Work to do — Render every line of the material below as a Markdown table with the columns "Row" and "Line", numbering each row and skipping blank lines. Leave the pictures out of the table.
***** Stored rows *****
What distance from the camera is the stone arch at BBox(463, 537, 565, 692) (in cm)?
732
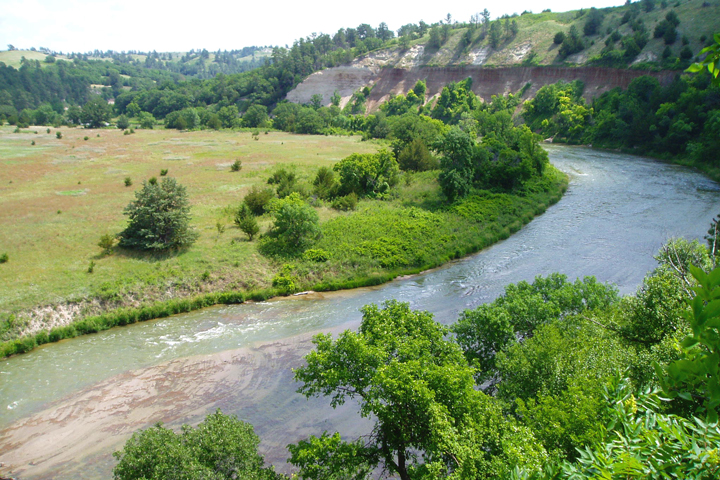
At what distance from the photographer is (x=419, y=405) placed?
10.3 meters

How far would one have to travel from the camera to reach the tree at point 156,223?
29.8 m

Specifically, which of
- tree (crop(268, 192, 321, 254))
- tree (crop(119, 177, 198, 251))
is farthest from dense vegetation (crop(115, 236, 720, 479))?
tree (crop(119, 177, 198, 251))

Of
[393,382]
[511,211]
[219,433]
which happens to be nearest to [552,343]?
[393,382]

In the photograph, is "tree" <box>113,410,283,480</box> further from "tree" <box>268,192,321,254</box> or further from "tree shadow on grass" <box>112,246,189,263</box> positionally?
"tree" <box>268,192,321,254</box>

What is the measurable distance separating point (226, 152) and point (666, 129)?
2401 inches

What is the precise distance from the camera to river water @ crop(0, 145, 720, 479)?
659 inches

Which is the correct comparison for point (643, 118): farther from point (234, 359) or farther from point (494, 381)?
point (234, 359)

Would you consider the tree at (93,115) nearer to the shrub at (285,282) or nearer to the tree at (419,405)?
the shrub at (285,282)

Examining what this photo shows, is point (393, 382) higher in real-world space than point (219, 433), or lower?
higher

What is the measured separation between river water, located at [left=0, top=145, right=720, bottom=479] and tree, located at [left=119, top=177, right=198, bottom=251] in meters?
6.90

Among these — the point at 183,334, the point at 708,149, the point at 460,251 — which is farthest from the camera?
the point at 708,149

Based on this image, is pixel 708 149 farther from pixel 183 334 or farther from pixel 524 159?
pixel 183 334

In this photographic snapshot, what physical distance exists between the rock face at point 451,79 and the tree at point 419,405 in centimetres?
7652

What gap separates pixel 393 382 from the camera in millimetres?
10258
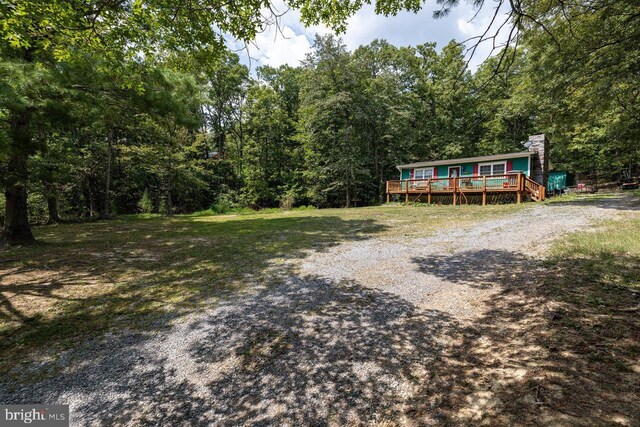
*****
Task output —
| Row | Line |
|---|---|
| 1 | What distance from the camera is the stone arch at BBox(463, 537, 565, 692) (in cm)? |
| 2 | 732 |
| 3 | At what distance from the photographer is (x=419, y=405) placed? |
| 4 | 10.3 meters |
| 5 | How far would one have to travel from the camera to reach the tree at point 156,223? |
| 6 | 29.8 m |
| 7 | Specifically, which of |
| 8 | - tree (crop(268, 192, 321, 254)) |
| 9 | - tree (crop(119, 177, 198, 251)) |
| 10 | is farthest from dense vegetation (crop(115, 236, 720, 479))? |
| 11 | tree (crop(119, 177, 198, 251)) |
| 12 | Of |
| 13 | [393,382] |
| 14 | [511,211] |
| 15 | [219,433] |
| 16 | which happens to be nearest to [552,343]? |
| 17 | [393,382] |
| 18 | In the photograph, is "tree" <box>113,410,283,480</box> further from "tree" <box>268,192,321,254</box> or further from "tree shadow on grass" <box>112,246,189,263</box> positionally? |
| 19 | "tree" <box>268,192,321,254</box> |
| 20 | What is the measurable distance separating point (226, 152) and point (666, 129)? |
| 21 | 2401 inches |
| 22 | What is the precise distance from the camera to river water @ crop(0, 145, 720, 479)? |
| 23 | 659 inches |
| 24 | Which is the correct comparison for point (643, 118): farther from point (234, 359) or farther from point (494, 381)? |
| 25 | point (234, 359) |
| 26 | Would you consider the tree at (93,115) nearer to the shrub at (285,282) or nearer to the tree at (419,405)? |
| 27 | the shrub at (285,282) |
| 28 | Examining what this photo shows, is point (393, 382) higher in real-world space than point (219, 433), or lower? |
| 29 | higher |
| 30 | What is the measured separation between river water, located at [left=0, top=145, right=720, bottom=479] and tree, located at [left=119, top=177, right=198, bottom=251] in meters? |
| 31 | 6.90 |
| 32 | Among these — the point at 183,334, the point at 708,149, the point at 460,251 — which is farthest from the camera? |
| 33 | the point at 708,149 |
| 34 | Based on this image, is pixel 708 149 farther from pixel 183 334 or farther from pixel 524 159? |
| 35 | pixel 183 334 |
| 36 | In this photographic snapshot, what physical distance exists between the rock face at point 451,79 and the tree at point 419,405 in centimetres? |
| 37 | 7652 |
| 38 | What gap separates pixel 393 382 from the camera in millimetres? |
| 39 | 10258 |